That’s one thing. The other thing that we’re doing that I hope touches on what you’ve asked is that, as in many classes that have large numbers of students, we use multiple choice questions. CORE has a really big test bank. One thing we did was to put all of our, maybe 3,000, individual questions, into a whole range of LLMs and see how good they were at getting the correct answers. There was a wide range of results.

Now, that’s beginning to give you a way of helping students learn and to understand the way LLMs can both help and hinder their learning. We use the jagged frontier model of Ethan Mollick. LLMs are good at some things and not good at other things. So what we can do is map this region where LLMs are good at certain tasks and answering certain types of questions.

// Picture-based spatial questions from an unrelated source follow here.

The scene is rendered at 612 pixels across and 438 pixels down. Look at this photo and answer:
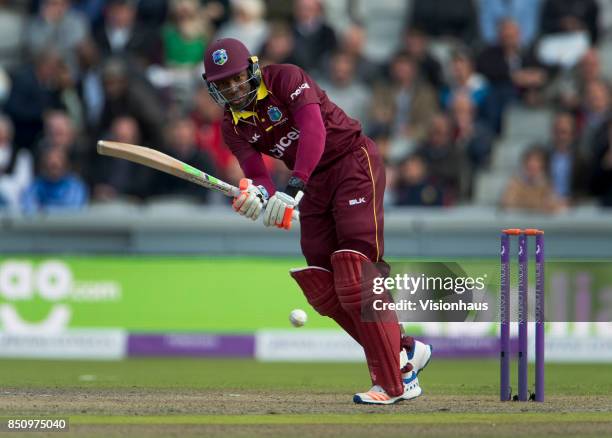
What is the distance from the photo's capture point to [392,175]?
14.8 metres

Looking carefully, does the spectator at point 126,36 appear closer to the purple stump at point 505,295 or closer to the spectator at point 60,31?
the spectator at point 60,31

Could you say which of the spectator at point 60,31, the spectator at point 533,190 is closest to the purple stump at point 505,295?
the spectator at point 533,190

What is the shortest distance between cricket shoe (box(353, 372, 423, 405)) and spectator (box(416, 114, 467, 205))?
6.32 meters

Using our test bank, the calculation questions, all of the LLMs would get the correct answer. So if students are having difficulty answering those kinds of questions, then using an LLM as a Socratic tutor can help them learn those techniques. The kinds of finance type of problems, where you just have to solve net present value problems, for example, are algorithmic. So LLMs can come on board as a helpful tutor.

And that’s really great because, if I’ve got 800 students, I don’t want to waste time in the classroom on those things, because many of the students can just do them, and they’ll be bored. And some of the students will take ages to get the hang of it, and they won’t get the hang of it in a lecture and will be frustrated. That’s where the material is inside the frontier and LLMs can boost student learning.

Then there are some questions that some of the LLMs get wrong. These are ones that require rather subtle reasoning going beyond simple market clearing models, for example. And what we’re doing is to help the students by showing them the answers, the wrong answers from the LLMs, and the wrong reasoning from the LLMs, to help them understand this jagged frontier, and the fact that to understand some material, they cannot rely on the LLM.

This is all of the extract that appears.